Task details: Rewrite the stretch of entries from the line containing "How far is [209,196]" through the line containing "840 centimetres", substituting "viewpoint" for "vantage point" and leaving all else unchanged. Return only those lines.

Dataset entries:
- - - -

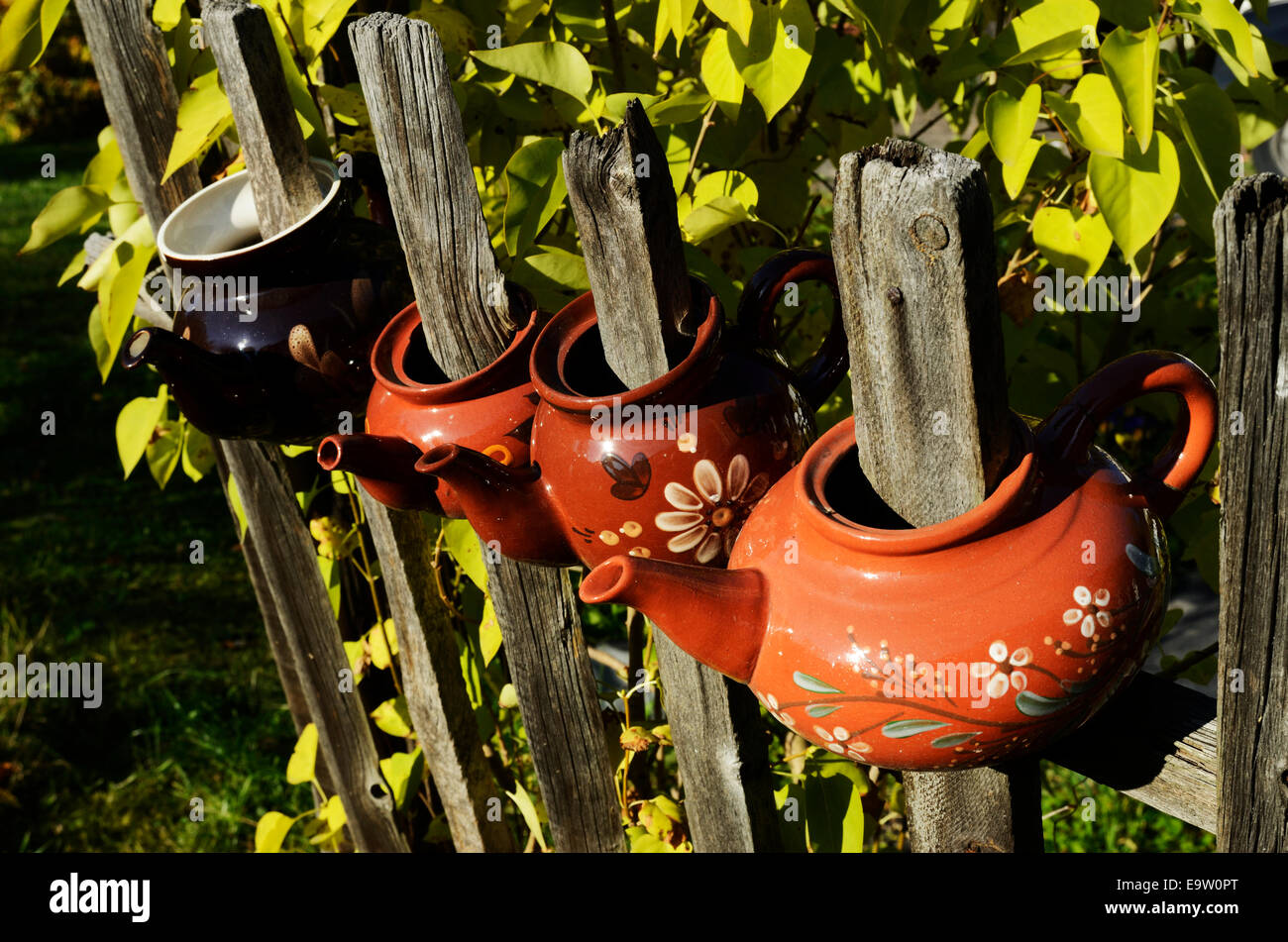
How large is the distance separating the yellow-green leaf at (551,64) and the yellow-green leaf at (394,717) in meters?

- - - -

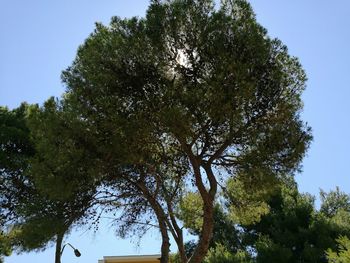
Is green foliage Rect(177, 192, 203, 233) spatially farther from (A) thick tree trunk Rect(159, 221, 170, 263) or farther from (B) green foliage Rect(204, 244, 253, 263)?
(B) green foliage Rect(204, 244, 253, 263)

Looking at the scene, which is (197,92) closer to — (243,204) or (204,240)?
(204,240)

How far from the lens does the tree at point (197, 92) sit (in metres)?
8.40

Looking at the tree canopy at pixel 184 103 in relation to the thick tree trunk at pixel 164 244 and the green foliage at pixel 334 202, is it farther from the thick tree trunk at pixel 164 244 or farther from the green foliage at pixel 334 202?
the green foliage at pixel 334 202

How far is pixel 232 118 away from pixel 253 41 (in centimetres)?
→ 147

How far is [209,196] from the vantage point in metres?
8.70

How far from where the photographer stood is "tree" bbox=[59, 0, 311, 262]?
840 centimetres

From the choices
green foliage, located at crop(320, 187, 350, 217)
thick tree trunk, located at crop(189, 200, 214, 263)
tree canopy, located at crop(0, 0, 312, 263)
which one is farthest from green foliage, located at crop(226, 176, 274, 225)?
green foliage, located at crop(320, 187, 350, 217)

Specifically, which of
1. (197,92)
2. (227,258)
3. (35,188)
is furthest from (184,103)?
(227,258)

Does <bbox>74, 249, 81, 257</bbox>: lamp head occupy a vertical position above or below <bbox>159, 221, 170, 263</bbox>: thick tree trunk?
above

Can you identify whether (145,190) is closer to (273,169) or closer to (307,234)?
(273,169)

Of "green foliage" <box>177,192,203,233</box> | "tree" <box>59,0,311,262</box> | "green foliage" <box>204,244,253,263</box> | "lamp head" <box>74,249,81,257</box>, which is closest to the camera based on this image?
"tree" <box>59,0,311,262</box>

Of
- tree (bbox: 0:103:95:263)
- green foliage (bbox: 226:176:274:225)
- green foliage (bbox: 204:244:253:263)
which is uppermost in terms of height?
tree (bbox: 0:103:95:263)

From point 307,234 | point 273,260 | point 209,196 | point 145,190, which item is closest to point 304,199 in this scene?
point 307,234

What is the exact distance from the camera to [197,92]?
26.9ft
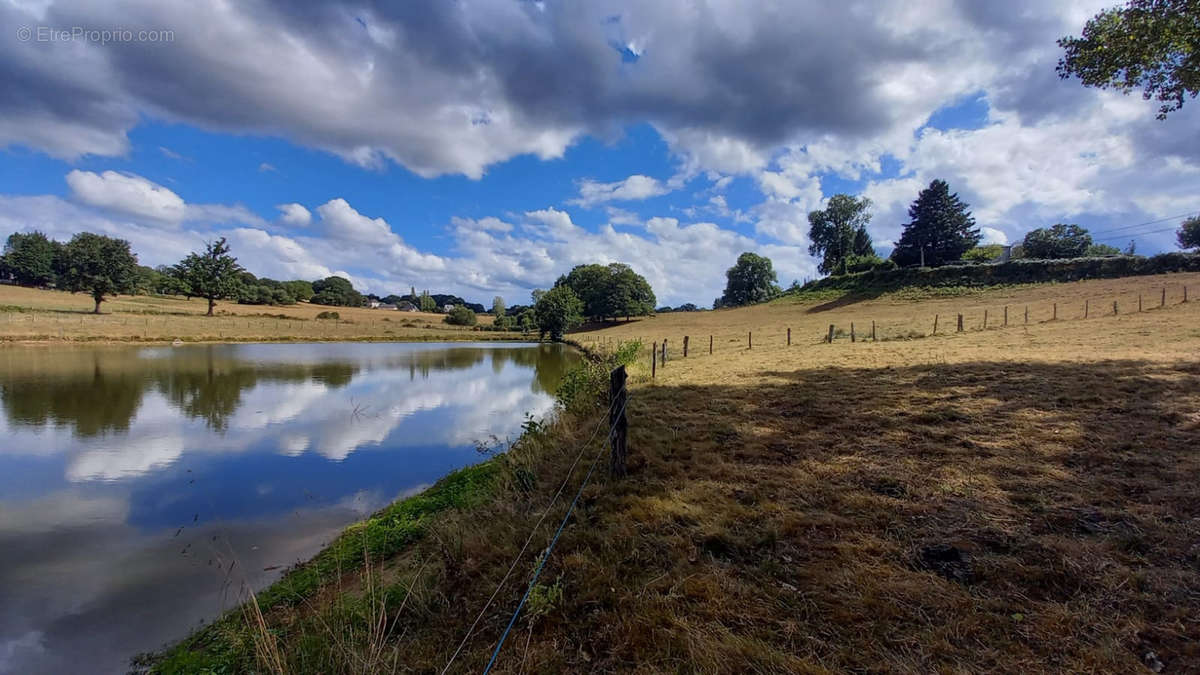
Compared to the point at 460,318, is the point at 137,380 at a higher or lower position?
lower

- - - -

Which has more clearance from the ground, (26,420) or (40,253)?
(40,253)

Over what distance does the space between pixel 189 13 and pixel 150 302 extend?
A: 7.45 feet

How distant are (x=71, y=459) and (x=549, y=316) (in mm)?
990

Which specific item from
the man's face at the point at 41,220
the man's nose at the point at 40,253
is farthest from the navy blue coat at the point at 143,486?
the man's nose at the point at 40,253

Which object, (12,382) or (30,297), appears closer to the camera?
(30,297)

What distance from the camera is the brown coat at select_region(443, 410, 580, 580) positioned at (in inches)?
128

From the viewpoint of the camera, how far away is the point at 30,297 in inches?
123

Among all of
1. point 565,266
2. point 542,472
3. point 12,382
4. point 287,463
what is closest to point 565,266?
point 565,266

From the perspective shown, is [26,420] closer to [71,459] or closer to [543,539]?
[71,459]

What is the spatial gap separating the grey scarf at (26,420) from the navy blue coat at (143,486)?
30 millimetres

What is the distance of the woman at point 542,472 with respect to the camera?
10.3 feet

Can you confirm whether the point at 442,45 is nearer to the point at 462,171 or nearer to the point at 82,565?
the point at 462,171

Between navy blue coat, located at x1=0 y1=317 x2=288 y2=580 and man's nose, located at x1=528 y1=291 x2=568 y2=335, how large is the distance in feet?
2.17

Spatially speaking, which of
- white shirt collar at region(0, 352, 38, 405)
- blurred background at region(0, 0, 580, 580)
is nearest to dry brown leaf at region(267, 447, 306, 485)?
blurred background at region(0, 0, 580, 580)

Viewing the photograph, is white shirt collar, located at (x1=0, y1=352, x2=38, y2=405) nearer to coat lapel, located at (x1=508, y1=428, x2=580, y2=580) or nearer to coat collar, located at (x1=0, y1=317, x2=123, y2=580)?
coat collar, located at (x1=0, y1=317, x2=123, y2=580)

- - - -

Answer to this task:
How far is [209,196] from the viewpoint in metres?
8.70

How far from where the photographer stood is "tree" bbox=[59, 0, 311, 262]?
840 centimetres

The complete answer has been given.